Now, let’s try to look at the IP address in this response. What’s the IP for www.example.com?

ip = packet.answers[0].data
ip
b']\xb8\xd8"'

Hmm. Looks like we still have a little bit of work to do.

a note on printing binary data

The IP address in the previous record is being printed as b']\xb8\xd8"'. What are the [ and " doing there?

When Python prints out binary strings, by default it tries to decode their contents as ASCII text when possible. Sometimes this is useful, like this:

response[12:30]
b'\x03www\x07example\x03com\x00\x00'

There, you can read www, example, and com, which makes the binary data a little easier to read because those parts of the data actually are text.

But in the case of b']\xb8\xd8", it’s not very helpful to know that the first character is an ] in ASCII because the ] byte doesn’t actually represent text. Here are a few other ways to approach printing it:

ip_address = b']\xb8\xd8"'
print(ip_address) # the default way
print(ip_address.hex()) # as hexadecimal
print([x for x in ip_address]) # as an array of 4 numbers in base 10
b']\xb8\xd8"'
5db8d822
[93, 184, 216, 34]

In this case the IP address is 93.184.216.34, so the last representation is actually the most readable. Let’s write some code to pretty print the IP address.

2.9: pretty print the IP address

When we get an IPv4 address in a DNS response, it’s not formatted as “1.2.3.4” – instead it’s 4 bytes (1, 2, 3, and 4).

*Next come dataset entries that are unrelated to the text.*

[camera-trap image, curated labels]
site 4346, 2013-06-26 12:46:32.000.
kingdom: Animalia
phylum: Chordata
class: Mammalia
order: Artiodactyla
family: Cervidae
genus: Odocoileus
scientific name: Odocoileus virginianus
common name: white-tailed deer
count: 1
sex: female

So to make it a string we need to pretty print it.

This is pretty simple to do: ip is a byte string of length 4:

ip[0], ip[1], ip[2], ip[3]
(93, 184, 216, 34)

and the IP address this translates to is 93.184.216.34. Here’s a function to translate the IP to a string:

def ip_to_string(ip):
    return ".".join([str(x) for x in ip])
ip_to_string(packet.answers[0].data)
'93.184.216.34'

2.10: test out all our code

Let’s write a little function to look up any domain name using 8.8.8.8 and print out the IP address.

import socket

TYPE_A = 1

def lookup_domain(domain_name):
    query = build_query(domain_name, TYPE_A)
    sock = socket.socket(socket.AF_INET, socket.SOCK_DGRAM)
    sock.sendto(query, ("8.8.8.8", 53))

    # get the response
    data, _ = sock.recvfrom(1024)
    response = parse_dns_packet(data)
    return ip_to_string(response.answers[0].data)

This builds the query, sends it to 8.8.8.8, parses the response, and pretty prints the IP address.

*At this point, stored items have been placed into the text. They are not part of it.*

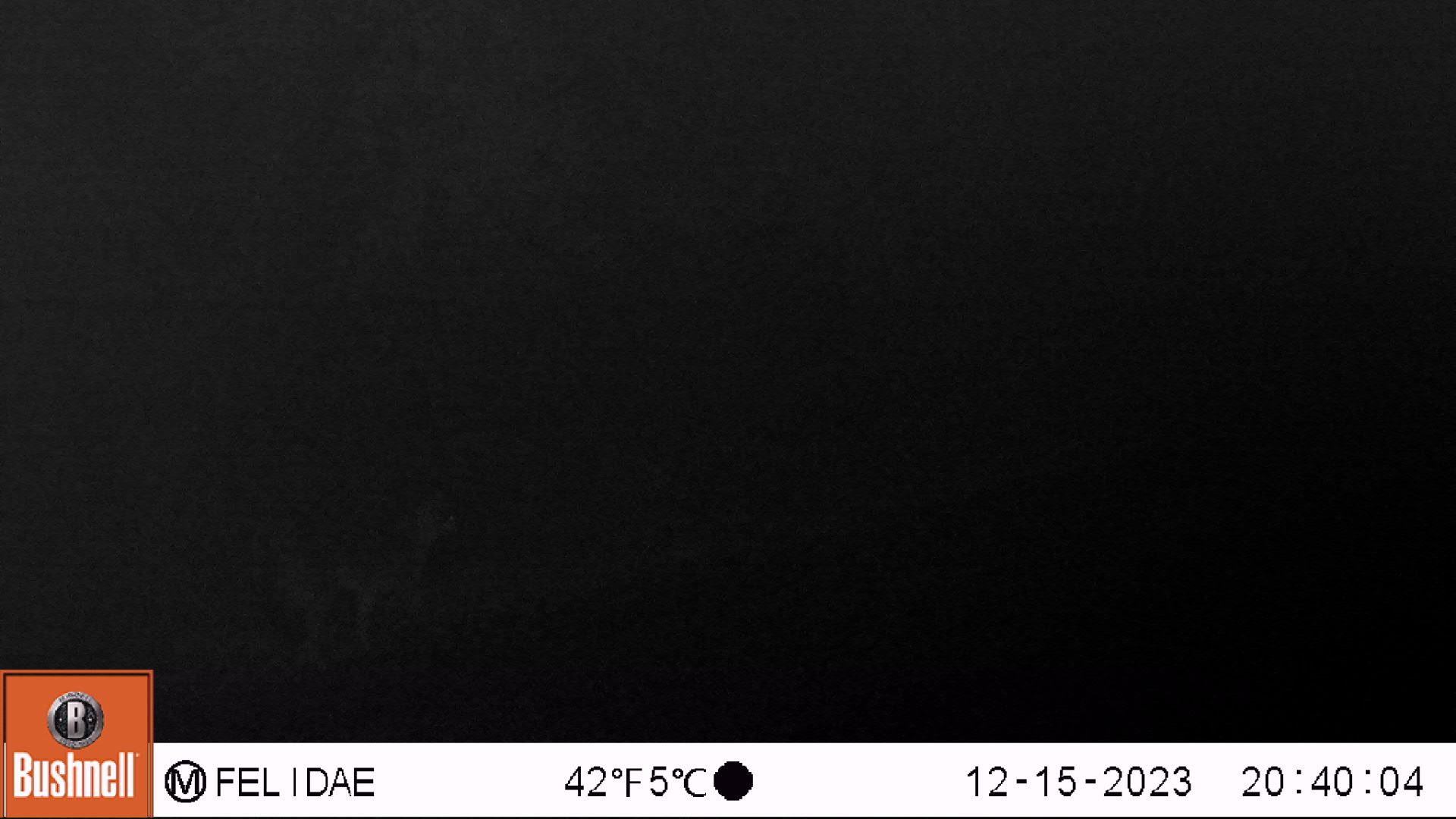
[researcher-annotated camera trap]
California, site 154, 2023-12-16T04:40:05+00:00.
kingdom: Animalia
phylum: Chordata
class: Mammalia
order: Carnivora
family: Canidae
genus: Canis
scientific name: Canis latrans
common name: coyote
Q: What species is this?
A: Coyote (Canis latrans).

Let’s try it out on a few domain names!

lookup_domain("example.com")
'93.184.216.34'
lookup_domain("recurse.com")
'13.225.195.117'
lookup_domain("metafilter.com")
'54.203.56.158'

This parsing code is enough to get us to the next part: writing our DNS resolver!

This code is far from perfect – there are some pretty serious bugs, like this one:

lookup_domain("www.facebook.com")
'9.115.116.97.114.45.109.105.110.105.4.99.49.48.114.192.16'

or this one:

lookup_domain("www.metafilter.com")
'192.16'

But I’ll leave those as a puzzle for you to solve if you want (hint: look at the record type!)